Queste diminuzioni risulterebbero più significative nelle città americane più piccole (meno di 100.000 abitanti) e, inoltre, le biopsie prostatiche verrebbero eseguite in numero maggiore dagli urologi maschili in confronto al numero di interventi eseguiti da medici specializzati in Oncologia.
Parallelamente, questo studio ha evidenziato un aumento importante della sorveglianza attiva per i casi di tumore alla prostata a basso rischio, invece del ricorso a trattamenti chirurgici.

 

Secondo i ricercatori, questi dati sarebbero allarmanti, nel senso che la riduzione di interventi chirurgici per il trattamento del tumore alla prostata potrebbe significare una minore curabilità della malattia.
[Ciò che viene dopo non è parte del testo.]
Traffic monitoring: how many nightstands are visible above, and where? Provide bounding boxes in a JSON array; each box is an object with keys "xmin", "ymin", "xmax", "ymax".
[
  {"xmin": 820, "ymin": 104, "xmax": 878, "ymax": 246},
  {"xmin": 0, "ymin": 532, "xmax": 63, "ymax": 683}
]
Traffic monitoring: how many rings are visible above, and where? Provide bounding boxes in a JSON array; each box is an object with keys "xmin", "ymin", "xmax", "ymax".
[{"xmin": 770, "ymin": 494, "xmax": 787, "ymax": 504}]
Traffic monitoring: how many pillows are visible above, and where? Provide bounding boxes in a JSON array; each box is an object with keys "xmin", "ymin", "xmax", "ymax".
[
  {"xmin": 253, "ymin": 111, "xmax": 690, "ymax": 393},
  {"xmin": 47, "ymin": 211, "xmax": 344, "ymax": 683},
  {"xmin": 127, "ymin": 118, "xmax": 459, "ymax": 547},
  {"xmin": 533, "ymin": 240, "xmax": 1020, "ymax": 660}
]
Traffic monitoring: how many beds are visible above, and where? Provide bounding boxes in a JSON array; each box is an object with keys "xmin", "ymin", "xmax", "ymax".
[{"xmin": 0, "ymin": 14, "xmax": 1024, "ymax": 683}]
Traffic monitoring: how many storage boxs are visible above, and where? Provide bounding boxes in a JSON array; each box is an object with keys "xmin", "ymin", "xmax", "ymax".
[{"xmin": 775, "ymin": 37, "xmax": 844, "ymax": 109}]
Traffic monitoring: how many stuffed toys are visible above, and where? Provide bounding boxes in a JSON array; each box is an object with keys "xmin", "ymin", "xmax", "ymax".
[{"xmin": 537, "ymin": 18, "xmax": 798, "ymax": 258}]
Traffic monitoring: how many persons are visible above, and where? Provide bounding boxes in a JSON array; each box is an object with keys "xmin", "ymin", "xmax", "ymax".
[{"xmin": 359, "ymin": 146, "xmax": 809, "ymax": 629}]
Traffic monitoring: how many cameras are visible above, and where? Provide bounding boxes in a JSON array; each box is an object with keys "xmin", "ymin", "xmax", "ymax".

A causa di questo fenomeno, alcuni pazienti «potrebbero perdere l’opportunità di essere curati», ha affermato il dottor Jim C. Hu, uno dei ricercatori.
Nello stesso tempo, però, bisogna mantenere una certa cautela nell’affermare che questo fenomeno è dovuto agli effetti delle raccomandazioni della USPSTF: potrebbero, infatti, essere intervenuti altri fattori non immediatamente lampanti.

 

Lo screening del PSA, per quanto il suo valore sia ancora oggi controverso all’interno della comunità scientifica, è ritenuto uno dei fattori chiave, insieme alle terapie disponibili, che hanno determinato la diminuzione complessiva del numero di casi e del tasso di mortalità del tumore alla prostata. Tra il 1991 e il 2008 si è osservata una diminuzione della mortalità per questa malattia del 39%, anche se sono aumentati i casi di tumore alla prostata metastatico, ovvero in fase avanzata e potenzialmente incurabile.

 

Può essere troppo presto per valutare oggettivamente gli effetti delle raccomandazioni della USPSTF sull’epidemiologia del tumore alla prostata, tuttavia, da questi primi dati, sembrerebbe esserci il rischio di un passo indietro per quanto riguarda la diagnosi, il trattamento e i tassi di sopravvivenza di questo tumore.
Si rendono naturalmente necessari ulteriori studi per approfondire cause e conseguenze di queste tendenze che sono emerse nell’ultimo periodo.
Alcune ricerche scientifiche suggeriscono una revisione delle linee guida proposte dalla USPSTF, in particolare sulla frequenza dello screening del PSA dopo i 50 anni in base al rischio dei pazienti e sulla combinazione con altri tipi di esami.

 

Il consiglio che i ricercatori della Weill Cornell Medicine si sentono di dare ai clinici è quello di valutare caso per caso l’utilità degli strumenti di screening, perché ogni paziente ha una storia a sé stante e bisogna sempre considerare il rischio individuale di tumore alla prostata, che può aumentare in base alla familiarità, alla razza, all’età e allo stile di vita.
Il rischio di sovradiagnosi non va mai sottovalutato, ma è altrettanto importante far capire il significato della prevenzione e dei benefici che i pazienti ne ricavano.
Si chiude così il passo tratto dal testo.